YOUR INSTRUCTIONS | Output the full listing word for word.

DATA EXCERPTS |
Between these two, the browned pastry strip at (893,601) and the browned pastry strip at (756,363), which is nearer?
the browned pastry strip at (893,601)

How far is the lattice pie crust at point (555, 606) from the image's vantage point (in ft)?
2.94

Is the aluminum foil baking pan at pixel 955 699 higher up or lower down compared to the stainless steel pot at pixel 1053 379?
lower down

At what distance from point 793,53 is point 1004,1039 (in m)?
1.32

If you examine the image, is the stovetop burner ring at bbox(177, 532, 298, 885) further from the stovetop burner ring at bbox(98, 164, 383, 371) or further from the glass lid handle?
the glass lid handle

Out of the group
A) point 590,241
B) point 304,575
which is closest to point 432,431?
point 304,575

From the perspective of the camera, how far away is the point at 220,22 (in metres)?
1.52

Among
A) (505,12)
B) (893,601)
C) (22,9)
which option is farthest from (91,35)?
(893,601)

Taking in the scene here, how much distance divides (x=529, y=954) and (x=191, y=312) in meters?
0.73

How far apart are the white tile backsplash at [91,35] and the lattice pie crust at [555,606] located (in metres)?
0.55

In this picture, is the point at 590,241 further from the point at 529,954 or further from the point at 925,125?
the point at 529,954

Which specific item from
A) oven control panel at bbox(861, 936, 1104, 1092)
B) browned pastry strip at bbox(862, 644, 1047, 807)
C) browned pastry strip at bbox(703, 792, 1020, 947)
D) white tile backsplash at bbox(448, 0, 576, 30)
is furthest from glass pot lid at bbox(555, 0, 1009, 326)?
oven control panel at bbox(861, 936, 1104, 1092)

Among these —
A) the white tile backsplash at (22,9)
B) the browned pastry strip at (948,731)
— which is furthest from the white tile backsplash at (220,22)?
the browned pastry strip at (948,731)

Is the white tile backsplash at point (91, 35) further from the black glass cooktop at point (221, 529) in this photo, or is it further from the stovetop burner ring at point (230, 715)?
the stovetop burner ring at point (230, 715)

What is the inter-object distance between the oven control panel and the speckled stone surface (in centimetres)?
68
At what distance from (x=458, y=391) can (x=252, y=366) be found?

OUTPUT BELOW |
Between these two, the browned pastry strip at (893,601) and the browned pastry strip at (756,363), which is nearer?
the browned pastry strip at (893,601)

How far is the lattice pie crust at point (555, 606) from the image's vantage point (in ft)?
2.94

Is the aluminum foil baking pan at pixel 955 699 higher up or lower down compared to the stainless steel pot at pixel 1053 379?
lower down

At what distance from point 793,53 is point 1004,1039 (in m)?
1.32

If you examine the image, is the stovetop burner ring at bbox(177, 532, 298, 885) further from the stovetop burner ring at bbox(98, 164, 383, 371) or further from the glass lid handle?
the glass lid handle

Out of the group
A) point 590,241
B) point 304,575
which is closest to point 432,431?
point 304,575

From the perspective of the camera, how far away is the point at 220,22 (in metres)?
1.52

Among
A) (505,12)
B) (893,601)
C) (22,9)
which option is farthest from (91,35)?
(893,601)

Taking in the scene here, how much distance divides (x=529, y=954) and (x=191, y=312) in meters?
0.73

How far apart are the white tile backsplash at [91,35] and the lattice pie crust at [555,606] located (in metres)?
0.55

In this picture, is the point at 590,241 further from the point at 529,954 or further from the point at 925,125?
the point at 529,954

Which specific item from
A) oven control panel at bbox(861, 936, 1104, 1092)
B) browned pastry strip at bbox(862, 644, 1047, 807)
C) browned pastry strip at bbox(703, 792, 1020, 947)
D) white tile backsplash at bbox(448, 0, 576, 30)
is furthest from glass pot lid at bbox(555, 0, 1009, 326)?
oven control panel at bbox(861, 936, 1104, 1092)

Among these —
A) the white tile backsplash at (22,9)
B) the browned pastry strip at (948,731)
— which is furthest from the white tile backsplash at (220,22)?
the browned pastry strip at (948,731)

Is the white tile backsplash at point (91, 35) further from the black glass cooktop at point (221, 529) in this photo, or is it further from the stovetop burner ring at point (230, 715)?
the stovetop burner ring at point (230, 715)

What is the inter-object distance between the oven control panel and the speckled stone surface (in centimetres)?
68
At what distance from (x=458, y=391) can (x=252, y=366) be found?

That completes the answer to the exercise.